■ REQUEST
Only the lines from the line holding "At what distance from this" to the last line should be output, each exactly as given.

Records from a data source
[START]
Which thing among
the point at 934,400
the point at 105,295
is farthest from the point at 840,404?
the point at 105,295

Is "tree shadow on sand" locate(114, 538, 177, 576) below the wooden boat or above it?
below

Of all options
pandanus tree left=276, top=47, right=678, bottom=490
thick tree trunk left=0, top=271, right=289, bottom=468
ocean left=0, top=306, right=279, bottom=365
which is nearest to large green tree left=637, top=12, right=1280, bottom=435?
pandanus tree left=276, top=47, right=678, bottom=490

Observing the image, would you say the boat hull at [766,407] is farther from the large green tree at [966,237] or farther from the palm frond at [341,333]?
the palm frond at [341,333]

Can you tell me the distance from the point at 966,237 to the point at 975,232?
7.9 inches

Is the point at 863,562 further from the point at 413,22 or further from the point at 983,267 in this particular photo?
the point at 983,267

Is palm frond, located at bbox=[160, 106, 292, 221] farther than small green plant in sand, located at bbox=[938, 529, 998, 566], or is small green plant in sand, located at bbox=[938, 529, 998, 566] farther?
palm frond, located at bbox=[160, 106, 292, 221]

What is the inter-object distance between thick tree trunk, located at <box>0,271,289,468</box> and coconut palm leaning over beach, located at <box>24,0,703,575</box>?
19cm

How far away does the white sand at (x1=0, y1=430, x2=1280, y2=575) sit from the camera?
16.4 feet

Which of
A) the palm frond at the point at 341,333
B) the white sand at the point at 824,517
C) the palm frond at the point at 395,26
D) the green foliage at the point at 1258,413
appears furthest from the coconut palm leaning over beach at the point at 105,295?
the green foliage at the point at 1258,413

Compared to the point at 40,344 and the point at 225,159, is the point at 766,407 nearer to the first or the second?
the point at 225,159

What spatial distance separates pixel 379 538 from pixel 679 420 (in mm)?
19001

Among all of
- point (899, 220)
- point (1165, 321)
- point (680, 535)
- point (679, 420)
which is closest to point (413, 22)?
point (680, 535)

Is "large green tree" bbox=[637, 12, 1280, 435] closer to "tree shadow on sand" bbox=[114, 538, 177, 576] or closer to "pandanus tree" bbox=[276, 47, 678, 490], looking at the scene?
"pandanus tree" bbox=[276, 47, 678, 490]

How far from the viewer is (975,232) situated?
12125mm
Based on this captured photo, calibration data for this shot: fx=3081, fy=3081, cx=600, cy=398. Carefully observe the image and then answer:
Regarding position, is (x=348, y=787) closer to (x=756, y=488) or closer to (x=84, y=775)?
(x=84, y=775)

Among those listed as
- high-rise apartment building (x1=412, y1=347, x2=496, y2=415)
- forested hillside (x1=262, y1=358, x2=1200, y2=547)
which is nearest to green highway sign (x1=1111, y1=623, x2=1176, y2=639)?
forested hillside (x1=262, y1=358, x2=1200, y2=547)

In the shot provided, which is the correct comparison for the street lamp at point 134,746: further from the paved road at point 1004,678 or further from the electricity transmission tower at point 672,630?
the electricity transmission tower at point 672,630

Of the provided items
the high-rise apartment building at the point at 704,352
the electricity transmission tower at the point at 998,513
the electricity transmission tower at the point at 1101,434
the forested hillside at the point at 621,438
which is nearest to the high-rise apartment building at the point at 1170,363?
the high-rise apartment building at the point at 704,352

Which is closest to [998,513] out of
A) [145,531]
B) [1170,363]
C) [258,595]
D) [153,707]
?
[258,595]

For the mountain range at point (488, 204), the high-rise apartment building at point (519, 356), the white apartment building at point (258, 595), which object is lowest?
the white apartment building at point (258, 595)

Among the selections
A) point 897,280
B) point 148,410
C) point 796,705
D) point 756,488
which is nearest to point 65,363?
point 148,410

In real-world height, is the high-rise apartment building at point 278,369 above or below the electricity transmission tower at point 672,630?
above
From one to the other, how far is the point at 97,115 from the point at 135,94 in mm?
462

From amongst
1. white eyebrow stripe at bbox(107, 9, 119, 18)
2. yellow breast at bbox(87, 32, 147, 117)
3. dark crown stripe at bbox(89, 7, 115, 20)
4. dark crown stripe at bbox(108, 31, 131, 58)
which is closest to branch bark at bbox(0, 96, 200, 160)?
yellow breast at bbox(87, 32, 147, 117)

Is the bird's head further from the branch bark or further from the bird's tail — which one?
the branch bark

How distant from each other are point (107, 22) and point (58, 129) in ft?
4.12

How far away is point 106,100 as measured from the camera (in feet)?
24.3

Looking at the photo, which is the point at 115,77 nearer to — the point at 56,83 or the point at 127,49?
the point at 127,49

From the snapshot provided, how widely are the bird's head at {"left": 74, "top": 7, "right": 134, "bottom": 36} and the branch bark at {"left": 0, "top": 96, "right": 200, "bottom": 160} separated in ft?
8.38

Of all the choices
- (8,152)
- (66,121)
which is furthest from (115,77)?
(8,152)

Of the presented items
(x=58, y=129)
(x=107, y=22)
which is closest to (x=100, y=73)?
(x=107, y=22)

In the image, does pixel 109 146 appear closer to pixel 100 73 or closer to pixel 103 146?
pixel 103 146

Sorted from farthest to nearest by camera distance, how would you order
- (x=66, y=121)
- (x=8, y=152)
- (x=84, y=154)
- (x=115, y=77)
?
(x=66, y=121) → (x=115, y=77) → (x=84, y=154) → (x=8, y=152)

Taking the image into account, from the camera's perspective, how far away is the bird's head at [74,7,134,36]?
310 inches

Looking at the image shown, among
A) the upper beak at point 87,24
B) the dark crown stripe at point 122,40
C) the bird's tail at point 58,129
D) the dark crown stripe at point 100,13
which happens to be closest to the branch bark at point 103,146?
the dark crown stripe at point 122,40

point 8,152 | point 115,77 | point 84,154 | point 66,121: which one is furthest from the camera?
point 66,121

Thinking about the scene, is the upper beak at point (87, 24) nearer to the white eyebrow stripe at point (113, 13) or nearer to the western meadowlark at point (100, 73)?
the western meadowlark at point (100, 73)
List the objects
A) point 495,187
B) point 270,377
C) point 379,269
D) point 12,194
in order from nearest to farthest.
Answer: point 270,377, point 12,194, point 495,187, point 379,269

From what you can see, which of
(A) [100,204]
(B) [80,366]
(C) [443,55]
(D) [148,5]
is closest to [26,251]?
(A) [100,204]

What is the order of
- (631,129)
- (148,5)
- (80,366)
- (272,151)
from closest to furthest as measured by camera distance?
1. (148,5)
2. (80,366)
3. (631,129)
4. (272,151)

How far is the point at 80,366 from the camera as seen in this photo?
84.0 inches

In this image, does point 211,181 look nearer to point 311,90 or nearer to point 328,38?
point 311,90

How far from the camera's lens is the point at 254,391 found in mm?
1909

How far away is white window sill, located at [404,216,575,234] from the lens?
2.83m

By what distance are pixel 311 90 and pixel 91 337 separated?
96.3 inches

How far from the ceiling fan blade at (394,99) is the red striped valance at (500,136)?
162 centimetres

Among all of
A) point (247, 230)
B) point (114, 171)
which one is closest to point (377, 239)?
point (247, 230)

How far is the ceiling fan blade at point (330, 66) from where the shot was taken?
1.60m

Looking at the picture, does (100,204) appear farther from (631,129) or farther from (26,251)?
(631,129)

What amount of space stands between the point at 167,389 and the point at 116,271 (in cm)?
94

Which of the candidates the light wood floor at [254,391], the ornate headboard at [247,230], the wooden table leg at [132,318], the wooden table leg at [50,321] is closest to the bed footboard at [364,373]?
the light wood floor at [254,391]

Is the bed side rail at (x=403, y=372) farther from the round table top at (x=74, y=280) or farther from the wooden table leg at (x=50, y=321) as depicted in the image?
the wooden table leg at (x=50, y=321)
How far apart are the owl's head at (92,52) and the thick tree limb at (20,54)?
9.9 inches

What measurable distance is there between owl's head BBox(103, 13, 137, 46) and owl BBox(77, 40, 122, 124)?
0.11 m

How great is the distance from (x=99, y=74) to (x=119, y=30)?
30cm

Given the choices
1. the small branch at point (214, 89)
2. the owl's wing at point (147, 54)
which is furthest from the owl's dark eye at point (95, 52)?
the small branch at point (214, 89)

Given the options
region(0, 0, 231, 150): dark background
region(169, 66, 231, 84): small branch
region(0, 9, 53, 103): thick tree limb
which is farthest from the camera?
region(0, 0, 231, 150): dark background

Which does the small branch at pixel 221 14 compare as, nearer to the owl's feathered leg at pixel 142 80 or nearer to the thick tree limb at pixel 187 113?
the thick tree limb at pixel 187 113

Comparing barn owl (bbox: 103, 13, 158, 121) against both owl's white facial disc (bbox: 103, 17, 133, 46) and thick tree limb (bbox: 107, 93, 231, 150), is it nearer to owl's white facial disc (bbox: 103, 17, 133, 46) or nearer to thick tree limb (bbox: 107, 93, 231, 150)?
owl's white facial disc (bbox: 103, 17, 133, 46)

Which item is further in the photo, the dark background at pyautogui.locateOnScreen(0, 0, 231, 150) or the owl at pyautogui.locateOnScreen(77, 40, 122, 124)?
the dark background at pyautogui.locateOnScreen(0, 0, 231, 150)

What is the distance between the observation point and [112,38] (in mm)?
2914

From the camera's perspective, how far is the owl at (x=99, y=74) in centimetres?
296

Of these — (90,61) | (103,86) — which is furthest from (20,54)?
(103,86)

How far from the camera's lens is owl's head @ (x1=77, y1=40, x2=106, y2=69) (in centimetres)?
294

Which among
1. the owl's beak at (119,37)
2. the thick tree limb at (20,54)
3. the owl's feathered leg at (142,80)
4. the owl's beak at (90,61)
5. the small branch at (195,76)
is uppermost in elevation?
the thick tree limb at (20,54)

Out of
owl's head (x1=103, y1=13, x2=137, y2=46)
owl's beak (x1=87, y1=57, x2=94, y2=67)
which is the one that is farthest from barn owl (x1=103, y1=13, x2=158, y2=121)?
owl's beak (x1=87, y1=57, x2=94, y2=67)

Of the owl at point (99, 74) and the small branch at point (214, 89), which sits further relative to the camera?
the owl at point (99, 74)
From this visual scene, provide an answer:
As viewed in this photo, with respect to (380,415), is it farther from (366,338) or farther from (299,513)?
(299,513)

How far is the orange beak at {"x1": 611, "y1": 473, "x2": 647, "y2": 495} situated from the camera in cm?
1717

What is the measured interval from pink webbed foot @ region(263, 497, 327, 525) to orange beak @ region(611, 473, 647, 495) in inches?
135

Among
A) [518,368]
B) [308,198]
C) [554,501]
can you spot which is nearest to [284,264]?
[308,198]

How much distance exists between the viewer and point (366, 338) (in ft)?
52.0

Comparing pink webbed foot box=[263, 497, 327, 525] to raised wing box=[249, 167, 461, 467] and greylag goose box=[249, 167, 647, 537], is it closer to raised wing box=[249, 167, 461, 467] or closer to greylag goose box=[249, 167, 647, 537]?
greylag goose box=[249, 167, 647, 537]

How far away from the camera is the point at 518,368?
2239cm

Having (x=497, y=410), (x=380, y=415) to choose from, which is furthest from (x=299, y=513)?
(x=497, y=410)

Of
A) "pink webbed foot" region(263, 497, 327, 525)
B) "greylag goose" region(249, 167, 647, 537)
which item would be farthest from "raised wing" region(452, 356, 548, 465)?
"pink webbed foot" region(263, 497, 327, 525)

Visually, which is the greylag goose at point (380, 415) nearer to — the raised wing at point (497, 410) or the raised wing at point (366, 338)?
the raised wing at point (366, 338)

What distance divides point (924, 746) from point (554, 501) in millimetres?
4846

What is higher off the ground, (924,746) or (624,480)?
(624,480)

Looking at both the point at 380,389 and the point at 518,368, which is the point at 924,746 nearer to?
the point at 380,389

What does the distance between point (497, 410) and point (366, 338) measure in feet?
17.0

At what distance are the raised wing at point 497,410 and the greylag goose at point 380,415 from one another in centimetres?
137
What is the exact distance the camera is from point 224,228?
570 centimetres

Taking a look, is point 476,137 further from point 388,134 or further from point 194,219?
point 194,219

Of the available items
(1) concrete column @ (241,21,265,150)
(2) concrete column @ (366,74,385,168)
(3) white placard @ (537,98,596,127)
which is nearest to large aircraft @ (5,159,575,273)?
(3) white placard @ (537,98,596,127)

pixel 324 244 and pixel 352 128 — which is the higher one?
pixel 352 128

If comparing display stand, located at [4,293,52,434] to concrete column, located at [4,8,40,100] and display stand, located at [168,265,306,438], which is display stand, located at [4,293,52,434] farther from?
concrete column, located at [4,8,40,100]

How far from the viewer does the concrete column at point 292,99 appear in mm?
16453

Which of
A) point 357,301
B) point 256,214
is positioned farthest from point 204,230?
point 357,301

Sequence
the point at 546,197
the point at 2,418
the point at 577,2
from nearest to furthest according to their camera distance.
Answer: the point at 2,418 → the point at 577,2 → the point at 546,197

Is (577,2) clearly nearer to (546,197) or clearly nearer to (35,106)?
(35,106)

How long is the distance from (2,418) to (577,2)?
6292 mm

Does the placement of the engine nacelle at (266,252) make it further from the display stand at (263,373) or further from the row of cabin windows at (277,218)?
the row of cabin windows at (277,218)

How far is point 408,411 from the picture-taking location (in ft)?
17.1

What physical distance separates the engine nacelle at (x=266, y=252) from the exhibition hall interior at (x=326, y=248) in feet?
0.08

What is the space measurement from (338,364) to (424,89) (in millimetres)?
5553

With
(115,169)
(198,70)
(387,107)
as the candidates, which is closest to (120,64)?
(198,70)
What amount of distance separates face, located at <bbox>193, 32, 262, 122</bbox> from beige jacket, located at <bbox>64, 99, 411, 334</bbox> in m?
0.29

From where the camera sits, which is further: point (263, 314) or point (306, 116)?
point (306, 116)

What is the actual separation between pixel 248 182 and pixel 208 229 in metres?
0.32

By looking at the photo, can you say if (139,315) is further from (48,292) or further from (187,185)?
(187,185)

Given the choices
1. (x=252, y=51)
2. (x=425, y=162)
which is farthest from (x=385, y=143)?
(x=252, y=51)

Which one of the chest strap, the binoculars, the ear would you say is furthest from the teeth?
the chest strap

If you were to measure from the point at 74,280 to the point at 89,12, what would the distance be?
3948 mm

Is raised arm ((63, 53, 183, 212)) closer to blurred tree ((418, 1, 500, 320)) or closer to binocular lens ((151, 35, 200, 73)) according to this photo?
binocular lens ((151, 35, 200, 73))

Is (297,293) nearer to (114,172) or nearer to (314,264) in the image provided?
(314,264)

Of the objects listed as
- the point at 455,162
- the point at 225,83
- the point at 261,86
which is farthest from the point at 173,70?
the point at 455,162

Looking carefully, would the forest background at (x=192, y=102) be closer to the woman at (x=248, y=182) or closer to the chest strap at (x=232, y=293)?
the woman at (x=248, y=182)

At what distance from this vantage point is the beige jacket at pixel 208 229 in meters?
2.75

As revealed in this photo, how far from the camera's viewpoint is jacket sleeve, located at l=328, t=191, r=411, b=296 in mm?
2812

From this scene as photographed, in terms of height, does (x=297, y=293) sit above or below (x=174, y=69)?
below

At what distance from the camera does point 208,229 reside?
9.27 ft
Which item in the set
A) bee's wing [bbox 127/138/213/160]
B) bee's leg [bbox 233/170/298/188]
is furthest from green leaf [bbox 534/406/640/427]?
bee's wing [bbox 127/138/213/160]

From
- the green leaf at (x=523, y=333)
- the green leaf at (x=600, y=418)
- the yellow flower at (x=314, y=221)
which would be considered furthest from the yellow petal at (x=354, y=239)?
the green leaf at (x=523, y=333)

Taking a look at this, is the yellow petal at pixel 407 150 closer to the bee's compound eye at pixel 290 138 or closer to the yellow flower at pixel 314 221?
[END]
■ SOLUTION TO THIS TASK
At what distance from this vantage point is the beige jacket at pixel 208 229 in meters?
2.75

As revealed in this photo, how far from the camera's viewpoint is jacket sleeve, located at l=328, t=191, r=411, b=296 in mm?
2812

From this scene as photographed, in terms of height, does (x=297, y=293) sit above or below (x=174, y=69)?
below

At what distance from the camera does point 208,229 reside?
9.27 ft
Which item in the set
A) bee's wing [bbox 127/138/213/160]
B) bee's leg [bbox 233/170/298/188]
is furthest from green leaf [bbox 534/406/640/427]?
bee's wing [bbox 127/138/213/160]

From
- the green leaf at (x=523, y=333)
- the green leaf at (x=600, y=418)
- the yellow flower at (x=314, y=221)
which would be considered furthest from the yellow petal at (x=354, y=239)?
the green leaf at (x=523, y=333)

Taking a look at this, is the yellow petal at pixel 407 150 closer to the bee's compound eye at pixel 290 138 or closer to the yellow flower at pixel 314 221?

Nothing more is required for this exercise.